> _RECORDS SHOWN_:
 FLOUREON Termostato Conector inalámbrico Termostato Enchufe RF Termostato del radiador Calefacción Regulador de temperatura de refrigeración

...

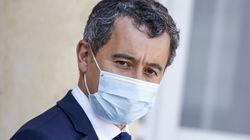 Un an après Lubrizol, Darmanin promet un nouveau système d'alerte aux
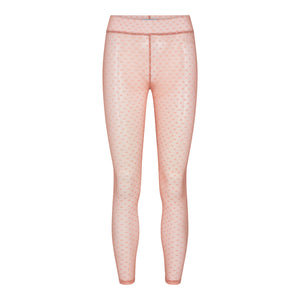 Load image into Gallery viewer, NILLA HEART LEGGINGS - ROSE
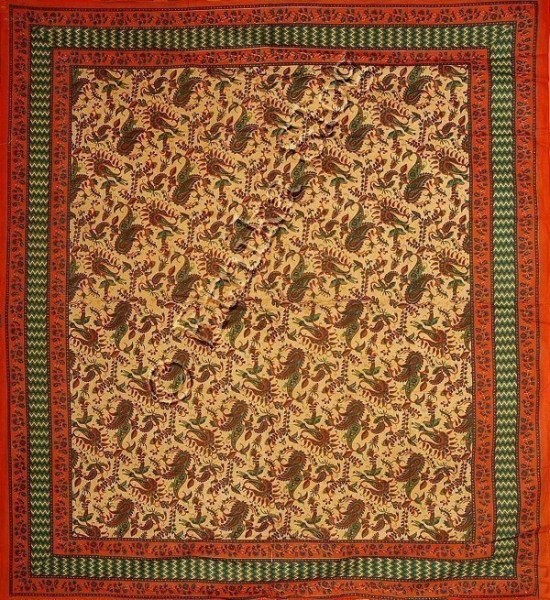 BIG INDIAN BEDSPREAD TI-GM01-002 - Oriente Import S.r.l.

* * *

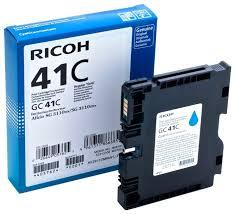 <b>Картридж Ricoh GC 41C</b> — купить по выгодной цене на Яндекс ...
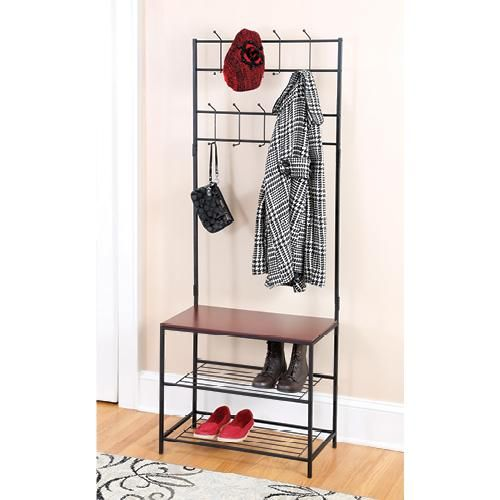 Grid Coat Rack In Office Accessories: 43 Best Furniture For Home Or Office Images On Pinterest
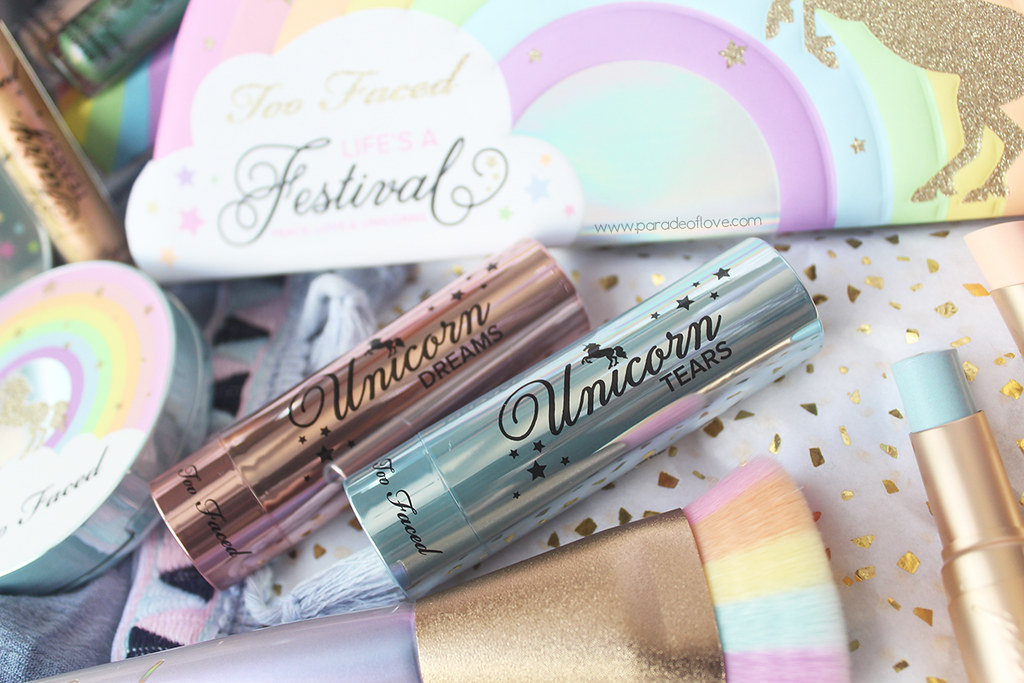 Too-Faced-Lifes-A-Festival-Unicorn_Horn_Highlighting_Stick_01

> _PROBLEM DETAILS_: With the pictures omitted, copy the entries above exactly from the line containing "Grid Coat Rack" through the line containing "Too-Faced-Lifes-A-Festival-Unicorn_Horn_Highlighting_Stick_01", both lines included.

> _OUTPUT FOR THIS EXERCISE_:
 Grid Coat Rack In Office Accessories: 43 Best Furniture For Home Or Office Images On Pinterest
 Too-Faced-Lifes-A-Festival-Unicorn_Horn_Highlighting_Stick_01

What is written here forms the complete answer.